August 20, 2003

The Electricity Revolution

A very nice little snippet on a past industrial revolution--but what's it doing in a "neurotechnology" weblog? :-)

Brain Waves: Neurotechnology on Corante: After almost a century of research into the nature electricity, the 1870s would be the decade when the cluster of innovations that made the new electricity infrastructure emerged -- alternators, dynamos, generators, transformers, switch gear, and power distribution systems.

As broad implementation plans were being planned in the 1870s, smaller scale electrification projects began to slowly revolutionize industry after industry.  Low cost, high quality steel was one of the first products cheap electricity made possible.  Radical process innovations such as Bessemer and Siemens steel processes used inexpensive electricity to manufacture low cost steel on a mass scale. 

Steel and electricity changed society, reshaping how humans lived in close urban quarters.  Until the 1880s few buildings were ever built more than five stories tall, but with the emergence of abundant and strong steel, skyscrapers were born.  In 1883 the first building to employ steel skeleton construction was Home Insurance Building in Chicago, reaching an amazing 25 stories. The subsequent erection in Chicago of a number of similar buildings made it the center of the early skyscraper architecture. By 1913, New York began to edge out Chicago in the race for dominance with the construction of the Woolworth Building that reached an incredible 60 stories. 

It wasn't just steel frame construction that made skyscrapers possible. The "electric lift", invented in 1886, was also needed to replace hydraulic lifts that could not go higher than five stories.   At the same time, the telephone supported the skyscraper economy by making it possible for people to communicate among the new high rises.  From 1890 to 1900, the number of telephones in use surged in the United States from 200,000 to over 1.5 million, most of which were deployed in newly constructed skyscrapers.

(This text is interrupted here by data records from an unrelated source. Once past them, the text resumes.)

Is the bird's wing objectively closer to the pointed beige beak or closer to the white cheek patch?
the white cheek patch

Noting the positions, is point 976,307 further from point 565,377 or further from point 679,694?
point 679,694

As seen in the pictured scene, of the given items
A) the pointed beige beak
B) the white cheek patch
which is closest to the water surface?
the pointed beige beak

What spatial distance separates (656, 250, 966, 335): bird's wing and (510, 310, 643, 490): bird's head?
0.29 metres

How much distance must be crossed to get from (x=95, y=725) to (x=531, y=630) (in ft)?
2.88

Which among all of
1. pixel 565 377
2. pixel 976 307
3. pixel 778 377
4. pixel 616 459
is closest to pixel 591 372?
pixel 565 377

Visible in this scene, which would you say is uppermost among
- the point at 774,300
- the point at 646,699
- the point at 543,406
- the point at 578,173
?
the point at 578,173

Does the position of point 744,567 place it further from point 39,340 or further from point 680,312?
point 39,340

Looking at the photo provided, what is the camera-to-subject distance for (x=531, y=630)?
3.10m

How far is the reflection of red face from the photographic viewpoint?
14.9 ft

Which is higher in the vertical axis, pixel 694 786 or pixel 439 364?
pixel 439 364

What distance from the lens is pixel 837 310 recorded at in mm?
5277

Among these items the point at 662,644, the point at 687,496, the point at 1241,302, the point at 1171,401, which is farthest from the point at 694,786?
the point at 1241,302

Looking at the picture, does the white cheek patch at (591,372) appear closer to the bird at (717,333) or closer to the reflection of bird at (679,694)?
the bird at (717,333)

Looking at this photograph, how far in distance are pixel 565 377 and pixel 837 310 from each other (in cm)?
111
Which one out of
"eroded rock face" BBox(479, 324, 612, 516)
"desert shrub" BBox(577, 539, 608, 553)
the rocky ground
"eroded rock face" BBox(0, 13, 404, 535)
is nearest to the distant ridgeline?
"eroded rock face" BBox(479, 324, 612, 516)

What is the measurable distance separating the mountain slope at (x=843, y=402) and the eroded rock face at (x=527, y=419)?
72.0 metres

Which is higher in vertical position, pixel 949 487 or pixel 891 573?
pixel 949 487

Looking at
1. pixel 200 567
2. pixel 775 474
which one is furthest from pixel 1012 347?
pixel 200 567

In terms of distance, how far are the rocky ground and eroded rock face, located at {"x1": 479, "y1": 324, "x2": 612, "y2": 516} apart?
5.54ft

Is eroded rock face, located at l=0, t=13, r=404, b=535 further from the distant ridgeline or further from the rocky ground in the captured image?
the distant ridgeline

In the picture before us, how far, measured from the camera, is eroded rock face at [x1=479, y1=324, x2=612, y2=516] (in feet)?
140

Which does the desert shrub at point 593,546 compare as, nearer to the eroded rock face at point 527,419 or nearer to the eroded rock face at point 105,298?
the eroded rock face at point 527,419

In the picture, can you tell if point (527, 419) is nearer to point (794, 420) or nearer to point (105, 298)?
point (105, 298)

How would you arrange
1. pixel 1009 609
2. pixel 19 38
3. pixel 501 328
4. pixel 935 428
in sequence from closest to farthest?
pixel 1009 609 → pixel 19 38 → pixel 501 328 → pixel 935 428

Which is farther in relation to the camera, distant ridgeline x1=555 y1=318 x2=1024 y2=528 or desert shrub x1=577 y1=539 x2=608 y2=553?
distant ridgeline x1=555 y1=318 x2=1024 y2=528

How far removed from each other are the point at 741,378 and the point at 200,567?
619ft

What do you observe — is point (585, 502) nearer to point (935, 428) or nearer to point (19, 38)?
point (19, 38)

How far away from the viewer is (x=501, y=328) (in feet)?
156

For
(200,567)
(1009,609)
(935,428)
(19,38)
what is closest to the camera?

As cities built upwards, they also extended downwards.  Taking advantage of the growing electrical network, urban electric railroads and underground railroads emerged.  From 1887 to 1900, London built a massive urban underground electric railway system whose highly engineered cars were built from inexpensive steel and moved through concrete "tubes."  Across the Atlantic, the United States also leveraged the developing electricity infrastructure.  Over a fifteen-year period from 1890 to 1905, city transit lines powered by electricity grew from 15 percent to over 90 percent. 

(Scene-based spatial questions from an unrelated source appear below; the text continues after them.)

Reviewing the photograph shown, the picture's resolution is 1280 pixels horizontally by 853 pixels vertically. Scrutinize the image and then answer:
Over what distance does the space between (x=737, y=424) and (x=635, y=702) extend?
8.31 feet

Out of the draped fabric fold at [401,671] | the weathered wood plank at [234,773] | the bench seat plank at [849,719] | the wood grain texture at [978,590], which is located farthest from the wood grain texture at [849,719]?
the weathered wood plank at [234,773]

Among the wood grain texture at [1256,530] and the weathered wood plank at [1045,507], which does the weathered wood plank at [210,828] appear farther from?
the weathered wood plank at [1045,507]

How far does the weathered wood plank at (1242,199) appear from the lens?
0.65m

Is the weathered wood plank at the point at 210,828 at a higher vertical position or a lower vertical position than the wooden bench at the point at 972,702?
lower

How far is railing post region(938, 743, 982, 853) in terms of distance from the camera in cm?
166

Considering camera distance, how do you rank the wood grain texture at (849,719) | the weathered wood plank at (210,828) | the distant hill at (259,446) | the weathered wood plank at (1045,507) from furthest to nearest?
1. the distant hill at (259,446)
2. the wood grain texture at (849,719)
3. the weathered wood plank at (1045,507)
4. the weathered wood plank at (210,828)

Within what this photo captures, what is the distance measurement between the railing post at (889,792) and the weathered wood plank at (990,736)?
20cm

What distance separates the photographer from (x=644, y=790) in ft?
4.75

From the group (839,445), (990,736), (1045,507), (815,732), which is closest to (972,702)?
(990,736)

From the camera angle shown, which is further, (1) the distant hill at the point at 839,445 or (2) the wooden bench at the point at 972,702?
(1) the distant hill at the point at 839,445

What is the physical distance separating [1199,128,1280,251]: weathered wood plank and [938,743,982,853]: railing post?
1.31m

With the invention of the electric light bulb in 1878 and further refinements including the carbon filament lamp, electric power stations found entirely new markets in public and domestic household illumination, replacing toxic and inefficient the gas lanterns that had to be constantly refilled. The diffusion of electric lighting across cities and towns for use in stadiums, factories, offices, and along walkways forever changed public and private lives. 

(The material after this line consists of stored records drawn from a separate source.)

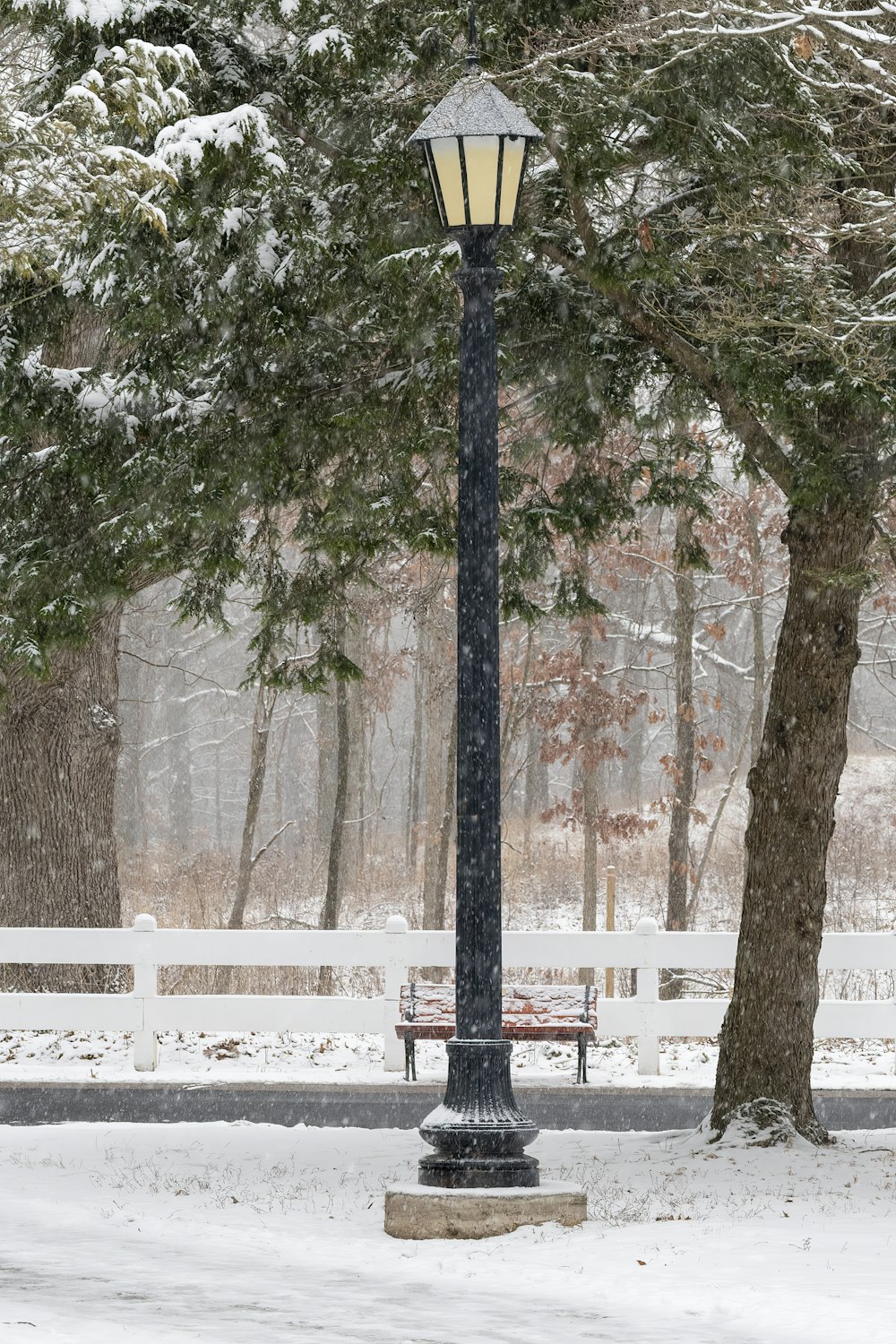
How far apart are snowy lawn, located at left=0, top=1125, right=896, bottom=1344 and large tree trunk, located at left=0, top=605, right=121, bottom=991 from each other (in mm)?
5896

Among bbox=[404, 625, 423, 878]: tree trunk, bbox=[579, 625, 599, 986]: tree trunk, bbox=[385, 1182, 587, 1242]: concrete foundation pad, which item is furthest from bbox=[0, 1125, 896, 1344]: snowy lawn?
bbox=[404, 625, 423, 878]: tree trunk

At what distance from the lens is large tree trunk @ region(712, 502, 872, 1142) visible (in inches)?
392

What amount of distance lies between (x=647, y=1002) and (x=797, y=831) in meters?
3.99

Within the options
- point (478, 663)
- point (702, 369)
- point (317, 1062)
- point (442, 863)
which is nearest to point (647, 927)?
point (317, 1062)

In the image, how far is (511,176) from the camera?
25.0ft

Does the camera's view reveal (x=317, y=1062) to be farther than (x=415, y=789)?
No

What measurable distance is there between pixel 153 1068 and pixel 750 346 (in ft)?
25.4

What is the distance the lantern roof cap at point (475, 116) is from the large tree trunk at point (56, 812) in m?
8.91

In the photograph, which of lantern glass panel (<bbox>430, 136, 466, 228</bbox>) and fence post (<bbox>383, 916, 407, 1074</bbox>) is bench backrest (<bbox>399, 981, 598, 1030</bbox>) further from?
lantern glass panel (<bbox>430, 136, 466, 228</bbox>)

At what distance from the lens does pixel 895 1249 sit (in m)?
7.18

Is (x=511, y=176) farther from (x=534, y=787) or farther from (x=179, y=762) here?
(x=179, y=762)

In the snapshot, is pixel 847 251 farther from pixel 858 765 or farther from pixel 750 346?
pixel 858 765

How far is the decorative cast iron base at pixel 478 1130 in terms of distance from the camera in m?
7.33

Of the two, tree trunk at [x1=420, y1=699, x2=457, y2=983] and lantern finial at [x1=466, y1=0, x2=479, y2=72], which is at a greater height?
lantern finial at [x1=466, y1=0, x2=479, y2=72]
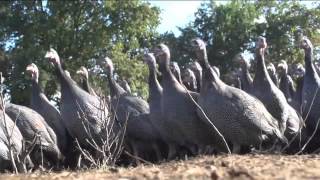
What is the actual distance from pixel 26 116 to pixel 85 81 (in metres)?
3.27

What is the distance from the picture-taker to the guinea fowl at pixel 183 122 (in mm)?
10742

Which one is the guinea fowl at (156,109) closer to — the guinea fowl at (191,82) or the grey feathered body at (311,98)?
the guinea fowl at (191,82)

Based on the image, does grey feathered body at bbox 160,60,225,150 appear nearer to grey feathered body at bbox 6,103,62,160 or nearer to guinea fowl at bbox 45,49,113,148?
guinea fowl at bbox 45,49,113,148

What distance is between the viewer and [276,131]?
10219mm

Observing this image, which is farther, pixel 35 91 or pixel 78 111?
pixel 35 91

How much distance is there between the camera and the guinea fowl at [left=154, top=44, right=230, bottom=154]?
423 inches

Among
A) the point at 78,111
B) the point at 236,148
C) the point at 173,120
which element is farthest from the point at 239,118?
the point at 78,111

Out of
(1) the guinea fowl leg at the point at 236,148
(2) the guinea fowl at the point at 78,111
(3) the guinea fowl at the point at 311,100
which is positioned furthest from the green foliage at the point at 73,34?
(1) the guinea fowl leg at the point at 236,148

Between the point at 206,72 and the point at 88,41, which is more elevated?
the point at 88,41

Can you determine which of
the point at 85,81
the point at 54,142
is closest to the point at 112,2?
the point at 85,81

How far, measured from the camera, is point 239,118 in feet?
32.7

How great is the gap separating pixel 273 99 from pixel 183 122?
1488 mm

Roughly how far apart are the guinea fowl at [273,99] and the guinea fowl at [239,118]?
2.25 feet

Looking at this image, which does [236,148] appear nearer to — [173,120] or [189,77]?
[173,120]
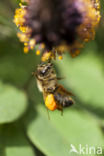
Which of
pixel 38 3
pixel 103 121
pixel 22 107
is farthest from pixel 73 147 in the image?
pixel 38 3

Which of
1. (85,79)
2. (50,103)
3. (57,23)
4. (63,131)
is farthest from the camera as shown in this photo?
(85,79)

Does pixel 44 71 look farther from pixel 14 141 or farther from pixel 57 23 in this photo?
pixel 14 141

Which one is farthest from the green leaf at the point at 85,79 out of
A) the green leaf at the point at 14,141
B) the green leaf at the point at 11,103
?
the green leaf at the point at 14,141

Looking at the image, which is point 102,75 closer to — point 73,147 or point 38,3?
point 73,147

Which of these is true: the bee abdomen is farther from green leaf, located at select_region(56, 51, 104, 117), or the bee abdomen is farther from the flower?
green leaf, located at select_region(56, 51, 104, 117)

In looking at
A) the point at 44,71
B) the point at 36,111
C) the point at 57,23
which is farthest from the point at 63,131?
the point at 57,23

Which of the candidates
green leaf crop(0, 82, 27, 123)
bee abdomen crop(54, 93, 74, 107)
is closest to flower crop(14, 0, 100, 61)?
bee abdomen crop(54, 93, 74, 107)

Posted by DeLong at August 20, 2003 12:29 PM | TrackBack

Comments

bessemer process did not use electricity! to nit pick

Posted by: big al on August 20, 2003 02:03 PM

bessemer process did not use electricity! to nit pick

Posted by: big al on August 20, 2003 02:06 PM

Neither did the Siemens process, known in the USA as the open hearth process. Electric steel furnaces are notoriously expensive to operate, and have only ever been used to produce alloys such as stainless steel, which cannot be made using other technologies.

Sorta invalidates the article, don't it.

Posted by: Chuck Nolan on August 20, 2003 02:22 PM

"Electric steel furnaces are notoriously expensive to operate, and have only ever been used to produce alloys such as stainless steel, which cannot be made using other technologies."

Not true. There are approximately 110 electric arc furnace steelmaking facilities in the U.S. Only about 20% of them produce mainly stainless steel. The other 80% produce mainly carbon steel. (I THINK electric arc furnaces are used for the majority of steel tonnage...both carbon steel and stainless steel, produced in the U.S. But I'm not sure about that.)

The main aspect of electric arc furnaces is not that they produce only stainless steel, but that they produce steel from scrap (as opposed to the Bessemer process, which produces steel from pig iron).

But you're correct that neither the Bessemer or Siemens process use electricity. (You probably know this, but for others: The Bessemer process used air...and later oxygen. The Siemens process used natural gas or oil.)